Where I live, Graham runs a philosophy cafè as an academic philosophy outreach by the University of Tasmania. As a facilitator, Graham is rarely able to engage in the philosophy cafè discussions on his own terms, but operates as a middle-man and general categoriser. So I was interested to see Graham's own views in his thesis - or were they?
My aim in this discussion was to simplify matters, and explain that the Universe, meaning Everything, could not be improbable because Everything certainly is. But as the discussion proceeded — from the notion of Everything, to things being causes that include the 'actual' and 'not-actual', and ending on Ultimate Reality being not only the set of actual things — I noticed how Graham seemed to be a third-party in the discussion, making the Stanford Encyclopedia of Philosophy the discutant. So I tried to goad Graham a bit to tell his own view of things. It was at that point, Graham had to bring the discussion to a close for reasons of his own. A shame, as it was just beginning to scratch the surface.
I think the main stumbling block was getting bogged-down into defining 'things' as actual or not-actual. As far as I'm concerned, a thing is something finite. End of story.

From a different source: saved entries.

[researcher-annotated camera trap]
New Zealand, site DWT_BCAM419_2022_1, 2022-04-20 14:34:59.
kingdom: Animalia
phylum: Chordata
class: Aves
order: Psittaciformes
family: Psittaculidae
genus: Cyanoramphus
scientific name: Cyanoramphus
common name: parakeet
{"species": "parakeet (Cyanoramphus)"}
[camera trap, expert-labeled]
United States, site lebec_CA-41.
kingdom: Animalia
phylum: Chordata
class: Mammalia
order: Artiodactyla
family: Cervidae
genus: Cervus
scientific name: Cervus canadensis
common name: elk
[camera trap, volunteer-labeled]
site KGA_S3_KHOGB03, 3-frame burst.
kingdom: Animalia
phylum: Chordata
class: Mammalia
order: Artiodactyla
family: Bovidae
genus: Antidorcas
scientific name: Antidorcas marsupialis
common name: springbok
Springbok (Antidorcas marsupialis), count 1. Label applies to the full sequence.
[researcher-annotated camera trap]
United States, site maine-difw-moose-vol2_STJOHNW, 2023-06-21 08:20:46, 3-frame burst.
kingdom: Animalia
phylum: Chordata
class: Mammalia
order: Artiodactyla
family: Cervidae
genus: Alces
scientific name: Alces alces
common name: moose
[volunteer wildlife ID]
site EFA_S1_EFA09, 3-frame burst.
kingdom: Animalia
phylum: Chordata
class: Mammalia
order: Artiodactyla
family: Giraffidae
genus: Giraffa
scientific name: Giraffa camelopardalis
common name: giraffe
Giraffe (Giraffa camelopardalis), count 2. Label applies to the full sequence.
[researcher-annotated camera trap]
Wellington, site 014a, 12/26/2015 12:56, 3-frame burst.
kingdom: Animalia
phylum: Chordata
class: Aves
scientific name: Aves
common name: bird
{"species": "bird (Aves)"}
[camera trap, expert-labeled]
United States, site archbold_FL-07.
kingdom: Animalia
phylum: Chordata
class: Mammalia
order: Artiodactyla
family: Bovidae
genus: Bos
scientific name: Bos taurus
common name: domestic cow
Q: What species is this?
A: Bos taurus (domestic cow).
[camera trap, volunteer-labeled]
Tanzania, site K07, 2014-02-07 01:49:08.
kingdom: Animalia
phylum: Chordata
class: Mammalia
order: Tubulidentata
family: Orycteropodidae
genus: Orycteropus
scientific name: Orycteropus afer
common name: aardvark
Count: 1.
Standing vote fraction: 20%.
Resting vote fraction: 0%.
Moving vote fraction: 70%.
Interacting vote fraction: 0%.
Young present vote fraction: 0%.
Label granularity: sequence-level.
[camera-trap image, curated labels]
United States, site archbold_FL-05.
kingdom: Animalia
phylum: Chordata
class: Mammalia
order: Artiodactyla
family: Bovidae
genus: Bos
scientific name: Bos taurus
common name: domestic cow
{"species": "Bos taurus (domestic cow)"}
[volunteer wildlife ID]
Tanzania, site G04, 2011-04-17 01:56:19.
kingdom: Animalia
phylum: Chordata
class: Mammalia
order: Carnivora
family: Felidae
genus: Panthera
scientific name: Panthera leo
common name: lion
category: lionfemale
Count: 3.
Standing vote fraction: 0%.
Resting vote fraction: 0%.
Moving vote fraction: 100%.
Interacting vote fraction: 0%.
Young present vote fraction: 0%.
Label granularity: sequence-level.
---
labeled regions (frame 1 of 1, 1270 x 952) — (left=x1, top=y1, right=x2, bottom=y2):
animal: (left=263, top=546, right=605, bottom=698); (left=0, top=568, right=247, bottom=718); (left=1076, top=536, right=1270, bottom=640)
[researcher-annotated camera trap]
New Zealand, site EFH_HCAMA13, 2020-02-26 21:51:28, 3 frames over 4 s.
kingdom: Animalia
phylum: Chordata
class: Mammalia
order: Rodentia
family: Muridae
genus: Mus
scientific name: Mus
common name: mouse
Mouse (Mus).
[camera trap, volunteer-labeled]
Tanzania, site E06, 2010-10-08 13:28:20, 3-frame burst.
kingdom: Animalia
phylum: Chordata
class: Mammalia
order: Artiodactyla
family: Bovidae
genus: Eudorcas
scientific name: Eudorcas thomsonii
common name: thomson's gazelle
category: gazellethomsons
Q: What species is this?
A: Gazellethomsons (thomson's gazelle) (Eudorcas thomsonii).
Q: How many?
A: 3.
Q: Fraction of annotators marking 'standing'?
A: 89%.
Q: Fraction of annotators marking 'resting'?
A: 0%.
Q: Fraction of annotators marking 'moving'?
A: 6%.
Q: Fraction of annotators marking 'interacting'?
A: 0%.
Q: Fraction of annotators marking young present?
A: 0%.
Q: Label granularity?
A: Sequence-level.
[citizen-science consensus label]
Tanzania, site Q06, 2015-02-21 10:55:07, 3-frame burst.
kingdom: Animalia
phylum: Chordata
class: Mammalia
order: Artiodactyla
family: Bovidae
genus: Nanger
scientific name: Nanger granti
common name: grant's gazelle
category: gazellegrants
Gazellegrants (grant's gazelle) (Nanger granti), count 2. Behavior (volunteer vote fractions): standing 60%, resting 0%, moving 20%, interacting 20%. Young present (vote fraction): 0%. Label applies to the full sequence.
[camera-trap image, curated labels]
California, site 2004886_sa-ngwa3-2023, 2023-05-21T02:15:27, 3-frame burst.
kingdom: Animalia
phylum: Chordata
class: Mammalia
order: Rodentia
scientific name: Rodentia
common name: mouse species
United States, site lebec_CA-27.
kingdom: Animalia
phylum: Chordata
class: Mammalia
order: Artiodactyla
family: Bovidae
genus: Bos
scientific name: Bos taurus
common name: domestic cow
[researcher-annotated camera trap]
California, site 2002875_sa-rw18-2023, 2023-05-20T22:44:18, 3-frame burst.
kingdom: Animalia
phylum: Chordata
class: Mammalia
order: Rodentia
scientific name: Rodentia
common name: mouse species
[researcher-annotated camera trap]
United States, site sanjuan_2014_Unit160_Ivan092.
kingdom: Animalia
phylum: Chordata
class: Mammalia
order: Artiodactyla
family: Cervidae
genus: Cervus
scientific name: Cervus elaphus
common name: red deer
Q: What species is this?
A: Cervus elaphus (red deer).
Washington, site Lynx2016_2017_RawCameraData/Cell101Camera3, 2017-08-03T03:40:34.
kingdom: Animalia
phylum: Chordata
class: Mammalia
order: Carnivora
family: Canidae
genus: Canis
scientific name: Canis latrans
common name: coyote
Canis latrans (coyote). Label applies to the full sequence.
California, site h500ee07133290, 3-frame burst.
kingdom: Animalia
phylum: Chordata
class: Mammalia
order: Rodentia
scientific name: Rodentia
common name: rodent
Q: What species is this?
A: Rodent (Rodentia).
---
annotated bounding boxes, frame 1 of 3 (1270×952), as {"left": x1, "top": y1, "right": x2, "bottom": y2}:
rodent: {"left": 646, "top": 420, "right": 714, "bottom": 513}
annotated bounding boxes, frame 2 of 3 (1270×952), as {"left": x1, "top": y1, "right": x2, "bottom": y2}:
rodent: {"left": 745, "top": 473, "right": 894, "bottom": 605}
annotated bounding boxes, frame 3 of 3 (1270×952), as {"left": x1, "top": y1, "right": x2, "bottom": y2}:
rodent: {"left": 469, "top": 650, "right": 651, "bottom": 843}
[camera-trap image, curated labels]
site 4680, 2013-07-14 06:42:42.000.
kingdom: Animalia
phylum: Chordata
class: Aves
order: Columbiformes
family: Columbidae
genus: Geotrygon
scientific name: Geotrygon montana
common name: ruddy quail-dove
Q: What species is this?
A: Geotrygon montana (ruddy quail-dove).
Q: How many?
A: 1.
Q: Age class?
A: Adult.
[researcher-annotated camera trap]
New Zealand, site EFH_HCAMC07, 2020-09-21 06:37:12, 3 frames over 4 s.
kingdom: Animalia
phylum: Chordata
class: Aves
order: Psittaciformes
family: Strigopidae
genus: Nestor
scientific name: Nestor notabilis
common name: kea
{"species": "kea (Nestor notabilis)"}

Graham definitely had a blockage about logical truths vs. logical falsehoods. This notion far supersedes in sheer philosophical power the notion of actual things vs. imaginary things. It was very much like Graham would make some absolute statement, based on his thinking and not sense-data, then regard it as an eternally uncertain piece of speculation.
Any thinker worth his salt should immediately see that there is no ultimate difference between actuality and imagination, since all things occur in consciousness (A=A). From that purely logical experience, it is easy to conclude that things are finite, and Everything is not a finite thing, and therefore, the Universe cannot be an event or tuneable thing, let alone product of a creator God. But getting there is a matter of courage more than anything.
This discussion is presented as letters, although it occurred by email. I'm aiming to create the mood of a Victorian correspondence, when letter-writing was the careful fruit of much premeditation.